Work required: Transcribe all the records exactly and omit any images they hold.

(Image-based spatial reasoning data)
-- START --

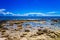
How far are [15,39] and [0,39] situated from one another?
1.57m

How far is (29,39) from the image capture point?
13297mm

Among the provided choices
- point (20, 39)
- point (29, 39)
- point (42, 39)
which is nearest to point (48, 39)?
point (42, 39)

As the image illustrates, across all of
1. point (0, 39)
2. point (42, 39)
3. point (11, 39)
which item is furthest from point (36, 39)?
point (0, 39)

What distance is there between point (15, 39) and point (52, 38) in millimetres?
3974

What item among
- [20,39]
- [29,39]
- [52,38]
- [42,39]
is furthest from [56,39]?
[20,39]

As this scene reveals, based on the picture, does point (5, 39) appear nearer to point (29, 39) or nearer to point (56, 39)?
point (29, 39)

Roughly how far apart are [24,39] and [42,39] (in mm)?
1862

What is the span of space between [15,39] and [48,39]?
3427mm

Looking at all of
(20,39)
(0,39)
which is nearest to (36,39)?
(20,39)

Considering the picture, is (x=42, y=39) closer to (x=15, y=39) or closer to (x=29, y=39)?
(x=29, y=39)

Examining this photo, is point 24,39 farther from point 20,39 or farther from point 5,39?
point 5,39

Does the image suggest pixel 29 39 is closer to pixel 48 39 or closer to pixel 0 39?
pixel 48 39

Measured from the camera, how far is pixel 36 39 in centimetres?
1330

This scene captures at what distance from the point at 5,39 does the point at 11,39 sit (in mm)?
613
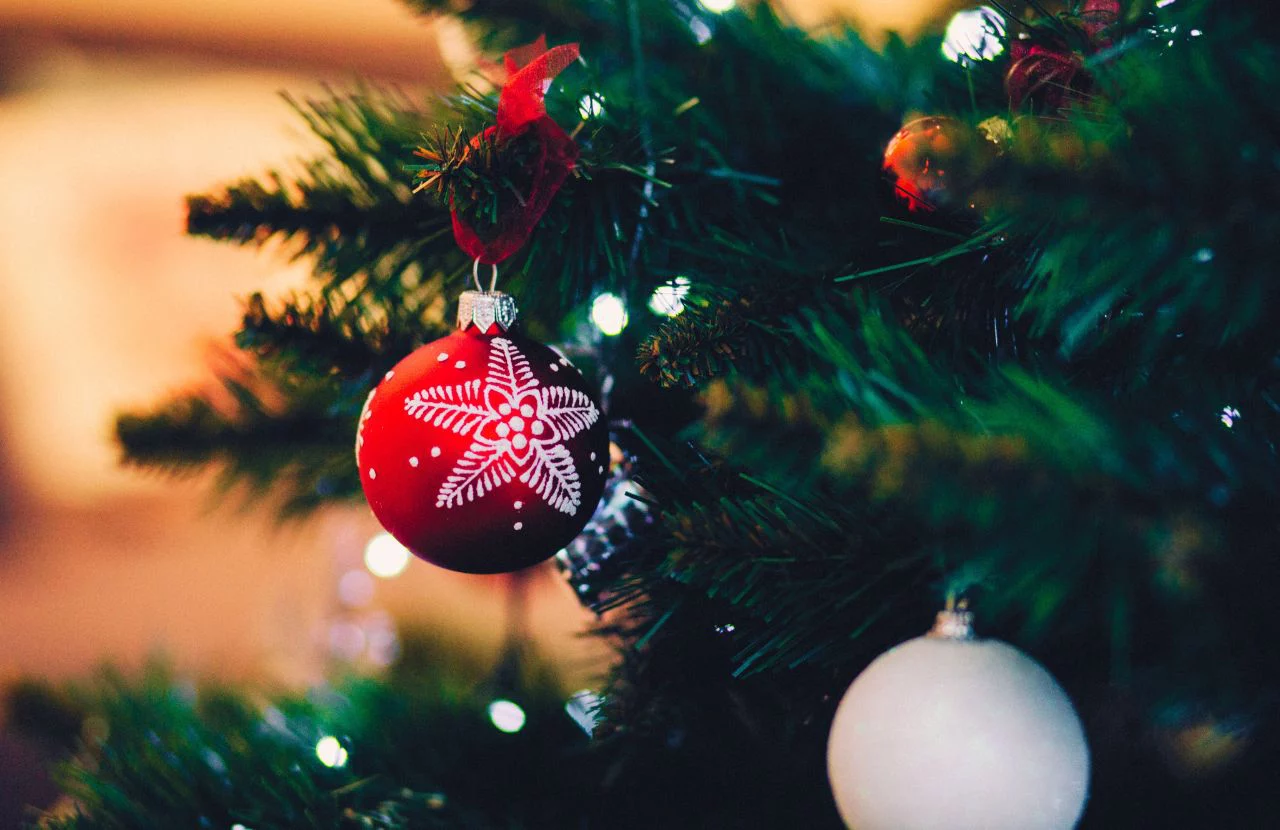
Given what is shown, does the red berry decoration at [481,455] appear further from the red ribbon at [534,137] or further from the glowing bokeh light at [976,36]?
the glowing bokeh light at [976,36]

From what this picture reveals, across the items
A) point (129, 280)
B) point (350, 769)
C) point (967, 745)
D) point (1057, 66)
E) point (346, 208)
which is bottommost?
point (967, 745)

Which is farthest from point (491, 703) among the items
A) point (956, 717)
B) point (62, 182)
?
point (62, 182)

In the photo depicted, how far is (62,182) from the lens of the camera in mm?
1678

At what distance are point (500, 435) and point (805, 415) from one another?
0.17 m

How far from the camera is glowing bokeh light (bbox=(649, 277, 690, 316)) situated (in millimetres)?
386

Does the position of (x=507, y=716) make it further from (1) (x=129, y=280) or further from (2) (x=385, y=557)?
(1) (x=129, y=280)

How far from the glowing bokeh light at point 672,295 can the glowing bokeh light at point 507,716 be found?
245mm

-- END --

Answer to this task:
How far are [15,39] and [0,39] situated from one another?
1.57m

How far is (29,39) from the image capture point?
13297mm

Among the provided choices
- point (20, 39)
- point (29, 39)
- point (42, 39)
which is nearest to point (48, 39)?
point (42, 39)

As the image illustrates, across all of
1. point (0, 39)
2. point (42, 39)
3. point (11, 39)
which item is furthest from point (36, 39)?
point (0, 39)

What distance is there between point (15, 39) and point (52, 38) in millimetres?
3974

What item among
- [20,39]
- [29,39]
- [52,38]
- [42,39]
is furthest from [56,39]?
[20,39]

As this scene reveals, based on the picture, does point (5, 39) appear nearer to point (29, 39) or nearer to point (56, 39)?
point (29, 39)

Roughly how far apart are [24,39] and [42,39] (in mm)?
1862

What is the span of space between [15,39] and [48,39]?
3427mm

Looking at all of
(20,39)
(0,39)
which is nearest to (36,39)?
(20,39)

Considering the picture, is (x=42, y=39) closer to (x=15, y=39) or closer to (x=29, y=39)?
(x=29, y=39)

Examining this photo, is point 24,39 farther from point 20,39 or farther from point 5,39?
point 5,39

Does the image suggest pixel 29 39 is closer to pixel 48 39 or closer to pixel 0 39?
pixel 48 39

Measured from the camera, how far is pixel 36 39 in centimetres?
1330

This scene captures at what distance from the point at 5,39 does the point at 11,39 sit (in mm)?
613
Given what is shown, does the red berry decoration at [481,455] appear further from the red ribbon at [534,137] or further from the glowing bokeh light at [976,36]?
the glowing bokeh light at [976,36]

From what this picture reveals, across the items
A) point (129, 280)
B) point (350, 769)
C) point (967, 745)
D) point (1057, 66)
E) point (346, 208)
which is bottommost?
point (967, 745)

Which is farthest from point (491, 703) among the items
A) point (956, 717)
B) point (62, 182)
?
point (62, 182)

In the photo depicted, how far is (62,182) from the lens of the camera in mm?
1678

At what distance are point (500, 435) and point (805, 415) from one another?
0.17 m

How far from the camera is glowing bokeh light (bbox=(649, 277, 690, 316)) situated (in millimetres)?
386

Does the position of (x=507, y=716) make it further from (1) (x=129, y=280) or further from (2) (x=385, y=557)?
(1) (x=129, y=280)

How far from the glowing bokeh light at point 672,295 can the glowing bokeh light at point 507,716 be found?
245mm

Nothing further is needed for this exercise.